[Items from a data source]
- - - - -

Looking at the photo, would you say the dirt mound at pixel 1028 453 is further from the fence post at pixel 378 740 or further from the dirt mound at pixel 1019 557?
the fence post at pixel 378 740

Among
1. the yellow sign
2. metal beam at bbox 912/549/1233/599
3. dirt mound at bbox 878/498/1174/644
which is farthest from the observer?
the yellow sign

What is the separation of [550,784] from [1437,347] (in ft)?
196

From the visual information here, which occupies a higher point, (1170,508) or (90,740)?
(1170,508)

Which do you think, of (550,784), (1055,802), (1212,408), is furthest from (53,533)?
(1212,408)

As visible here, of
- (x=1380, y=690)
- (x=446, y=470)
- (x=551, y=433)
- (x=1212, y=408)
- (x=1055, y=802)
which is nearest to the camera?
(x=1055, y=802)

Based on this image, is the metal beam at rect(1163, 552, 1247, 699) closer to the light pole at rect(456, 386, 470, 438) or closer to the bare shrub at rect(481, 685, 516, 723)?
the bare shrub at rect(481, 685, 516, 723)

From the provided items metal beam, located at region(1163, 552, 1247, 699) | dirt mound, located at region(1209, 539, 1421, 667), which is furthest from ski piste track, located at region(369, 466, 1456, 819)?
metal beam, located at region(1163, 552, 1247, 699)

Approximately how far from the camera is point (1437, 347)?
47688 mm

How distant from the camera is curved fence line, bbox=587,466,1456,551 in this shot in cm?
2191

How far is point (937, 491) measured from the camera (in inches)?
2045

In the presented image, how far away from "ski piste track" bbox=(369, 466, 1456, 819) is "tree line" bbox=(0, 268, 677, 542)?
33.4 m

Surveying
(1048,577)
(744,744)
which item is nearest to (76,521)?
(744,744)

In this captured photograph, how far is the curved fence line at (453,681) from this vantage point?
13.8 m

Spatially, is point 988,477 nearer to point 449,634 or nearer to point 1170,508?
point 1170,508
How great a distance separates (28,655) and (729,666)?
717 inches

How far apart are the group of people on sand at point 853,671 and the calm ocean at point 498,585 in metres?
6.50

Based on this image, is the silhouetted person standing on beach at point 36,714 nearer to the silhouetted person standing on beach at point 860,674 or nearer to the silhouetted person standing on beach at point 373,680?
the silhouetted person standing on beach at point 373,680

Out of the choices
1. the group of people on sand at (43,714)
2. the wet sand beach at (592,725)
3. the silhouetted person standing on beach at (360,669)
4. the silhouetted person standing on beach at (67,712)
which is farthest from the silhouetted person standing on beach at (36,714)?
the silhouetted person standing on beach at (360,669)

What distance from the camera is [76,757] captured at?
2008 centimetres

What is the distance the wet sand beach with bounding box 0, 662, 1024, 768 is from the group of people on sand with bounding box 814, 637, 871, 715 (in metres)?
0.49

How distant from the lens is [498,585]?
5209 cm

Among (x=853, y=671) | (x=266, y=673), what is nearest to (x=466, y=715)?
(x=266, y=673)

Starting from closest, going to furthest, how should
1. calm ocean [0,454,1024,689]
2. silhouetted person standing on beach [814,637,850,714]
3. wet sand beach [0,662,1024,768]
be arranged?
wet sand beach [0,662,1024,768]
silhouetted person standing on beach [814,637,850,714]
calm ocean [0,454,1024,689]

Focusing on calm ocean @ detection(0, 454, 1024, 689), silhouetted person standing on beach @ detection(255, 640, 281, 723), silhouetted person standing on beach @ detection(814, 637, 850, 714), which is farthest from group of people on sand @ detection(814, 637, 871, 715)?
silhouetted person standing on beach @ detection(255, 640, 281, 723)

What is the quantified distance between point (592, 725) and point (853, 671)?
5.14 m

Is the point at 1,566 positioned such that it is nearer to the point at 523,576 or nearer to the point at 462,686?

- - - - -

Problem:
Write out every entry again exactly, please, with nothing missing.

Exercise solution:
Looking at the photo, would you say the dirt mound at pixel 1028 453 is further from the fence post at pixel 378 740 or further from the dirt mound at pixel 1019 557?
the fence post at pixel 378 740

Among
1. the yellow sign
2. metal beam at bbox 912/549/1233/599
3. dirt mound at bbox 878/498/1174/644
which is farthest from the observer?
the yellow sign

What is the separation of [550,784] from [1437,347] (in ft)?
196

From the visual information here, which occupies a higher point, (1170,508) or (90,740)?
(1170,508)

Which do you think, of (550,784), (1055,802), (1212,408), is furthest from (53,533)?
(1212,408)

As visible here, of
- (x=1380, y=690)
- (x=446, y=470)
- (x=551, y=433)
- (x=1212, y=408)
- (x=1055, y=802)
which is nearest to the camera?
(x=1055, y=802)

Based on this image, is the metal beam at rect(1163, 552, 1247, 699) closer to the light pole at rect(456, 386, 470, 438) or closer to the bare shrub at rect(481, 685, 516, 723)?
the bare shrub at rect(481, 685, 516, 723)

From the provided items metal beam, located at region(1163, 552, 1247, 699) | dirt mound, located at region(1209, 539, 1421, 667), which is furthest from ski piste track, located at region(369, 466, 1456, 819)?
metal beam, located at region(1163, 552, 1247, 699)

Approximately how far from the camera is point (1437, 347)?
47688 mm

How distant from the camera is curved fence line, bbox=587,466,1456,551 in this shot in cm?
2191

How far is point (937, 491) measured from the camera (in inches)?
2045

In the presented image, how far away from "ski piste track" bbox=(369, 466, 1456, 819) is "tree line" bbox=(0, 268, 677, 542)?
33.4 m

Surveying
(1048,577)
(744,744)
which item is nearest to (76,521)?
(744,744)

In this captured photograph, how far is the curved fence line at (453,681) from this vantage point?
13.8 m

Spatially, is point 988,477 nearer to point 449,634 or nearer to point 1170,508?
point 1170,508
How great a distance separates (28,655) and (729,666)?
717 inches

How far apart are the group of people on sand at point 853,671 and the calm ocean at point 498,585 in metres?
6.50

Based on this image, is the silhouetted person standing on beach at point 36,714 nearer to the silhouetted person standing on beach at point 860,674 or nearer to the silhouetted person standing on beach at point 373,680?
the silhouetted person standing on beach at point 373,680

Out of the choices
1. the group of people on sand at (43,714)
2. the wet sand beach at (592,725)
3. the silhouetted person standing on beach at (360,669)
4. the silhouetted person standing on beach at (67,712)
which is farthest from the silhouetted person standing on beach at (36,714)?
the silhouetted person standing on beach at (360,669)

What distance from the camera is [76,757] captured at?
2008 centimetres

What is the distance the wet sand beach with bounding box 0, 662, 1024, 768 is from the group of people on sand with bounding box 814, 637, 871, 715 (in metres)?
0.49

How distant from the lens is [498,585]?
5209 cm

Among (x=853, y=671) | (x=266, y=673), what is nearest to (x=466, y=715)?
(x=266, y=673)

Starting from closest, going to furthest, how should
1. calm ocean [0,454,1024,689]
2. silhouetted person standing on beach [814,637,850,714]
3. wet sand beach [0,662,1024,768]
be arranged?
wet sand beach [0,662,1024,768]
silhouetted person standing on beach [814,637,850,714]
calm ocean [0,454,1024,689]

Focusing on calm ocean @ detection(0, 454, 1024, 689), silhouetted person standing on beach @ detection(255, 640, 281, 723), silhouetted person standing on beach @ detection(814, 637, 850, 714), which is farthest from group of people on sand @ detection(814, 637, 871, 715)?
silhouetted person standing on beach @ detection(255, 640, 281, 723)

What is the quantified distance between point (592, 725) and point (853, 671)?
5.14 m

Is the point at 1,566 positioned such that it is nearer to the point at 523,576 or nearer to the point at 462,686?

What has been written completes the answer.